Chiang’s promotion comes with a retirement. Dave McCarthy, the seventeen-year Xbox platform veteran who built much of the underlying infrastructure for Xbox Live, is leaving the company. Sharma thanked him in the memo and credited him with shaping “the platform that millions of players rely on every day.” The trade is a generational one: Chiang’s tenure spans the Minecraft era, while McCarthy’s spans the Xbox Live backbone. His retirement also trims one of the longest continuous leadership runs in the division.
Mojang and King, the studios behind Minecraft and Candy Crush, will now report directly to Sharma, rather than to a layer between them. Both are Xbox’s largest studios by monthly active players, Sharma wrote, and they bring the geographic, demographic, and franchise diversity the company has been missing. The arrangement removes a management layer between the CEO and the two studios that bring in the largest monthly player counts. According to the leadership reshuffle at Xbox, Sharma was named Xbox CEO in February after a stint leading Microsoft AI.
Microsoft’s Wider Layoff Wave
The Xbox cuts sit inside a bigger Microsoft restructuring. The company is laying off about 4,800 people across its operations, roughly 2.1% of its global workforce, with gaming absorbing the largest share, per the broader 4,800-person Microsoft layoff round.

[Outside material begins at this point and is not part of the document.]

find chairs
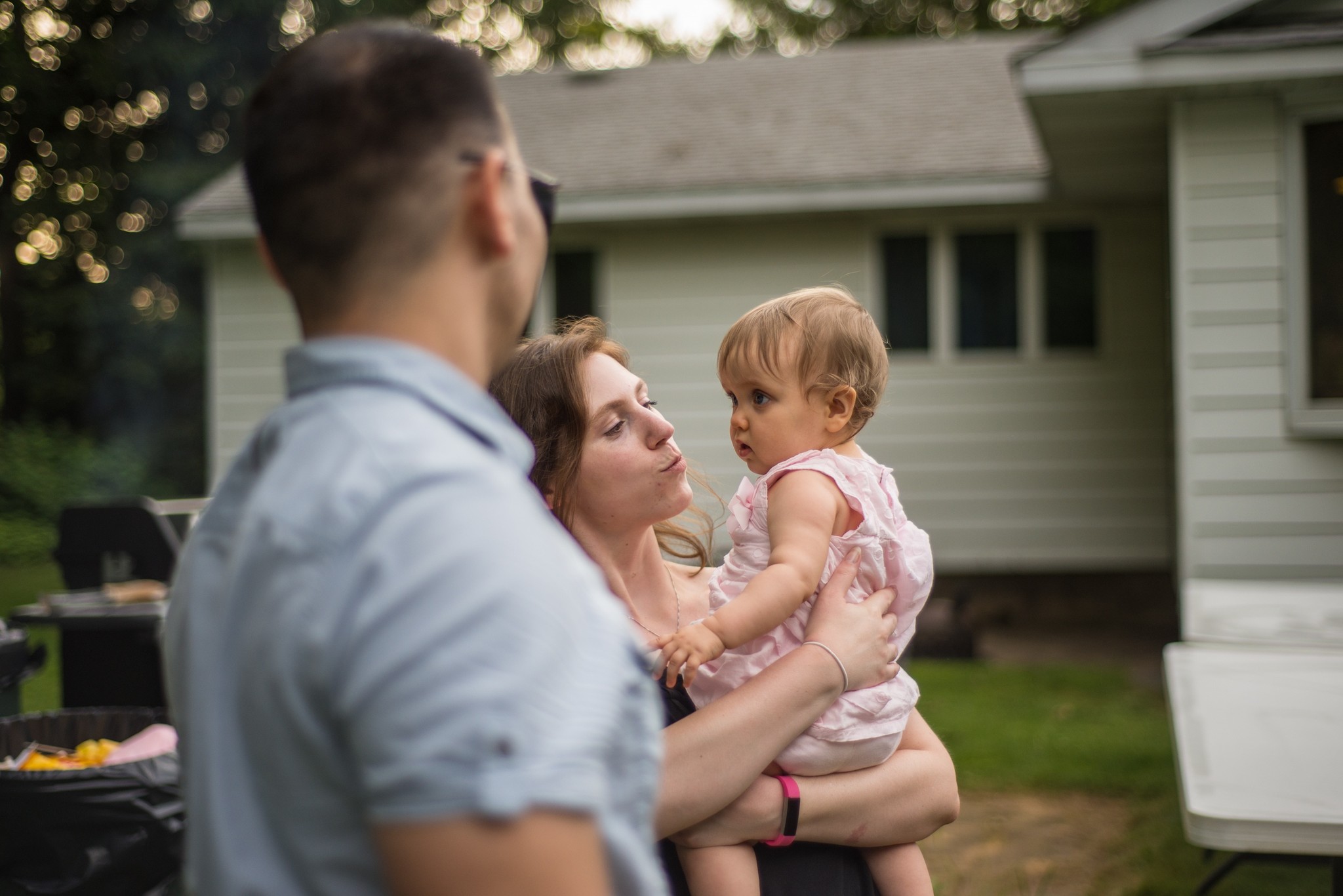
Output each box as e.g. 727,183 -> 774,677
58,499 -> 182,596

This is the second major Microsoft layoff round in twelve months. In July 2025, the company cut about 9,000 roles across the entire business, cancelling Rare’s Everwild and shutting down Perfect Dark developer The Initiative, according to IGN. The new round is smaller in total headcount but more concentrated on the gaming business, where Sharma now controls the entire reset. The Information has separately reported, via Reuters, that Microsoft has not ruled out turning the Xbox brand into a wholly-owned subsidiary, a joint venture, or even a sale.
The 2027 Bet
Sharma’s memo ends with a forecast of her own. The gaming division, she wrote, will return to growth in 2027. “History is full of companies that mistake longevity for inevitability. We will not be one of them,” she added.
XBOX has many of the most beloved franchises in entertainment history, talented studios around the world, and we will return to growth in 2027.
Asha Sharma, CEO, Xbox, in a memo to staff on July 6, 2026.
The framing borrows from her boss. Microsoft CEO Satya Nadella has previously said that the era of subsidizing Xbox as a strategic bet on the living room is over, and that YouTube creators now make more money from Xbox games than Microsoft does, per GeekWire. The divestiture of four studios, the management-layer cuts, and the new COO role all sit inside that framing. Nadella has framed the last 25 years of Xbox as a strategic bet on the living room that Microsoft largely subsidized. Sharma’s memo commits to investing as much in Xbox this year as Microsoft ever has, even as the headcount drops by 20%.
“This year, we’ll invest as much in XBOX as we ever have,” Sharma wrote, “but we’ll invest with greater focus, greater discipline, and greater clarity, all in service of making XBOX where the world plays and creates.” She added: “I want XBOX to be one of the few companies that entertains more than a billion people each day and gives everyone the opportunity to create and connect.”